I’m assuming that mortgage brokers and general insurance agents also need to have clients sign a commission consent form?
No – Mortgage Brokers do not need clients to sign a commission consent form but are certainly required to fully disclose what they get paid same as a Financial Adviser.
“The intention is that the other recommendations will encourage more providers to offer to provide life insurance advice for a fee paid by the client and that over time commissions will play a lesser role in the distribution of life insurance,” QAR lead reviewer Michelle Levy wrote in the final report.
Yes, do the more of the same – very likely to get the same result Michelle Levy. Please don’t later say unintended consequences.
“The review found that the current commission arrangements for life risk insurance products should be maintained.” Did the review actually consult with Australian insurance companies, and discuss the state of the industry? Sounds like it didn’t because the state of the risk industry is pretty dire and they need to insure more people to increase the insurance pool, for sustainability.
“The long-term goal of this recommendation is to work in concert with the rest of the reforms to incentivise the provision of risk advice through fees and reduce the reliance on commissions” Well, this won’t work and is what most advisers are telling government.
So, it’s only conflicted if the service delivery is not directly controlled by the product provider?
“However, the review found that, while a financial adviser has a duty to act in the best interests of the client about the advice provided, the prospect of receiving a commission creates a conflict for the adviser.” Pity they can’t apply this same approach to Mortgage Brokers and Real Estate agents. I wonder why? Property conflicts perhaps? A Fed Govt. that supports a property boom at all costs?
Mortgage Brokers actually do have a legal duty of care to act in the best interests of the client and also fully disclose commissions receivable……same as Financial Advisers.
Here we go again, where so called reducing BS Red Tape Regs actually increases it & Advice costs with duplicated Life Ins Comms consent.
Have Advisers not already presented an SoA with any Life Ins Comms, Upfront & Ongoing fully disclosed and signed off ?????
Why, how, WTF is this being duplicated for ??
It is being duplicated because most advisers put this on page 18 of their SOA and clients don’t actually understand it.
Advisers should also provide a costed option that includes no commission (ie with 30% lower premiums) but a fee for service, so the client can see they are the ones actually paying the commission
Is this costed option to be charged to the client regardless of the success of the application or otherwise?
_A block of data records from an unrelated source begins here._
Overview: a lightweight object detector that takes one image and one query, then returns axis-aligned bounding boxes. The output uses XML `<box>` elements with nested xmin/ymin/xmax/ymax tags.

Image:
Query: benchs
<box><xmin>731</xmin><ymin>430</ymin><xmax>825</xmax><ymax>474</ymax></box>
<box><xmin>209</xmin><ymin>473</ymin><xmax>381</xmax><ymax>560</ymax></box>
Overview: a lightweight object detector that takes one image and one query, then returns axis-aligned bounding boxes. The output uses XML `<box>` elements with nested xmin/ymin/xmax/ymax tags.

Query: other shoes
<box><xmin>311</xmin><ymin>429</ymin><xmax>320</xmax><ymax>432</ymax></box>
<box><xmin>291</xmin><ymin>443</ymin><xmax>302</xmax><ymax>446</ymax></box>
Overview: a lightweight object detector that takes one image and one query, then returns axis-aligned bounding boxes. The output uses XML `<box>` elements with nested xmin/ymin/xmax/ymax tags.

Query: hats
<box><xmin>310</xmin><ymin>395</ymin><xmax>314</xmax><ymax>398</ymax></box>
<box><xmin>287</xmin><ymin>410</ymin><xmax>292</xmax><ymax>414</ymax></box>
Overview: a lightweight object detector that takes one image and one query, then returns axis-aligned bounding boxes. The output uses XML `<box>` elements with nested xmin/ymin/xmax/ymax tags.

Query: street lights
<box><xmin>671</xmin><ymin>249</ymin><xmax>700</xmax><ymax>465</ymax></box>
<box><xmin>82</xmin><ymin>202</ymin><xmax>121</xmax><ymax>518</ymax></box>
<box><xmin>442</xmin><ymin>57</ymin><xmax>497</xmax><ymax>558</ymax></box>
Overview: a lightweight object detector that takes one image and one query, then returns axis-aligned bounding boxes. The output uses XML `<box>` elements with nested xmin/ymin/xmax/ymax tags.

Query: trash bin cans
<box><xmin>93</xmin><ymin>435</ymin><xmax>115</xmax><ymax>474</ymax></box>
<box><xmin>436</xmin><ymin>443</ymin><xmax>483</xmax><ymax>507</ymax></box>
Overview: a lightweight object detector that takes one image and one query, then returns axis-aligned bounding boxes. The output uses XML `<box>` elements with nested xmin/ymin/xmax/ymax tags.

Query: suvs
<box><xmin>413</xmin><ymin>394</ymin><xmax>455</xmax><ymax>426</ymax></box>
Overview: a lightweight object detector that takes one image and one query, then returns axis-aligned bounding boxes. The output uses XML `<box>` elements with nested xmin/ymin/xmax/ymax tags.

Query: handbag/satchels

How is the client ‘better off’ paying a non deductible fee for the placement of insurance rather than commission via Life & TPD cover (deductible via super), IP (deductible personally or via super) and Trauma (non deductible)? That’s something the “Commissions are the work of the Devil” Brigade struggle to spell out.
Risk Insurance advice is now dead.
The only glimmer of hope & common sense left in the realisation of the fact that the current remuneration model has been an abysmal failure has now been entirely removed.
It is completely astounding that when the client has signed off on the acknowledgement and acceptance of the commission structure the adviser will receive for years, they now say the client must sign an acceptance of the commission paid.
This is simply insane and inept legislation management of the highest order possible.
You simply could not make up the legislative process that has surrounded not only Risk Insurance but Financial Services over the last decade or more.
It is simply incompetent, conflicted and clearly identifies the people who are forming these policies have no idea whatsoever how this business works at all.